Registration Rights Agreement
     The holders of the Notes are entitled to the benefits of a Registration Rights Agreement dated August 12, 2011 (the “Registration Rights Agreement”), between the Company and the initial purchasers listed therein. Pursuant to the Registration Rights Agreement, the Company has agreed to file a registration statement with the Securities and Exchange Commission for an offer to exchange the Notes for a new issuance of substantially identical notes issued under the Securities Act on or before 180 days after August 12, 2011, and to use its commercially reasonable efforts to cause the registration statement to be declared effective on or before 270 days after August 12, 2011. The Company may be required to provide a shelf registration statement to cover resales of the Notes under certain circumstances.
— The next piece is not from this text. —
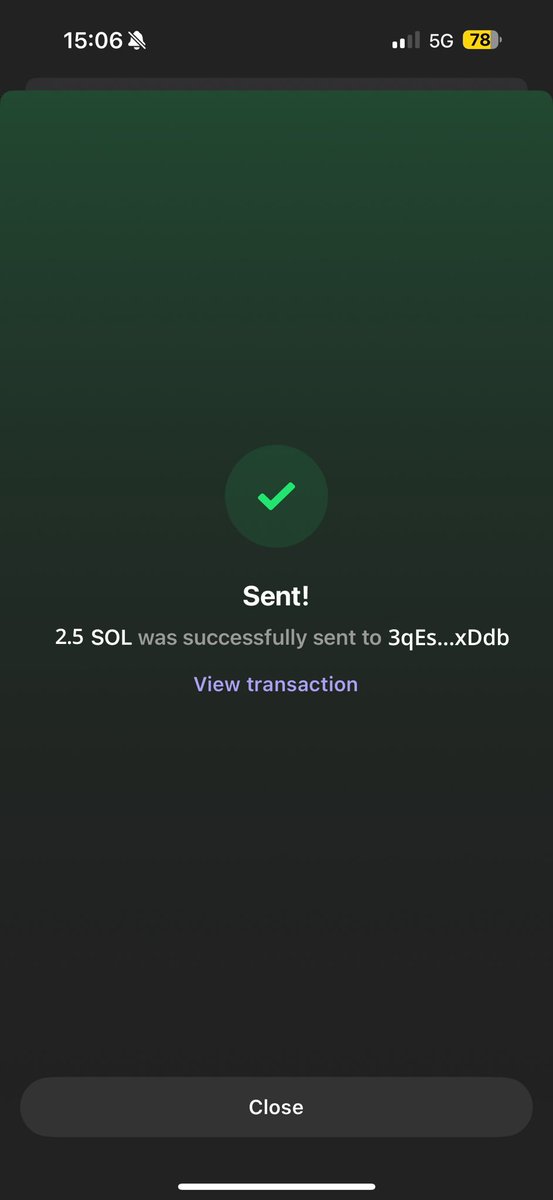 Sent! 

Another 1.2 $SOL #Giveaway 

Follow, RT &amp; Drop $Sol address 

Yet, you still don’t have your notifications on? 😬

Stay broke.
If the Company fails to satisfy its obligations under the Registration Rights Agreement, it may be required to pay additional interest on the Notes.
     The foregoing description of the Registration Rights Agreement is qualified in its entirety by reference to the Registration Rights Agreement, a copy of which is filed as Exhibit 10.1 to this Current Report on Form 8-K and incorporated herein by reference.
Item 2.03.   Creation of a Direct Financial Obligation or an Obligation under an Off-Balance Sheet Arrangement of a Registrant.
     The information included in Item 1.01 of this Current Report is incorporated by reference into this Item 2.03.
Item 9.01.   Financial Statements and Exhibits.
(d) Exhibits
         
Exhibit No.   Description
  4.1    
Indenture, dated as of August 12, 2011, between Transcontinental Gas Pipe Line Company, LLC and The Bank of New York Mellon Trust Company, N.A., as trustee.
       
 
  10.1    
Registration Rights Agreement, dated August 12, 2011, between Transcontinental Gas Pipe Line Company, LLC and the initial purchasers listed therein.

1


 

SIGNATURE
     Pursuant to the requirements of the Securities Exchange Act of 1934, the registrant has duly caused this report to be signed on its behalf by the undersigned hereunto duly authorized.
         
  TRANSCONTINENTAL GAS PIPE LINE COMPANY, LLC
 
 
  By:   /s/ Lorna R. Simms    
    Lorna R. Simms   
    Assistant Secretary   
 
DATED: August 12, 2011

 


 

EXHIBIT INDEX
         
Exhibit No.   Description
  4.1    
Indenture, dated as of August 12, 2011, between Transcontinental Gas Pipe Line Company, LLC and The Bank of New York Mellon Trust Company, N.A., as trustee.
       
 
  10.1    
Registration Rights Agreement, dated August 12, 2011, between Transcontinental Gas Pipe Line Company, LLC and the initial purchasers listed therein.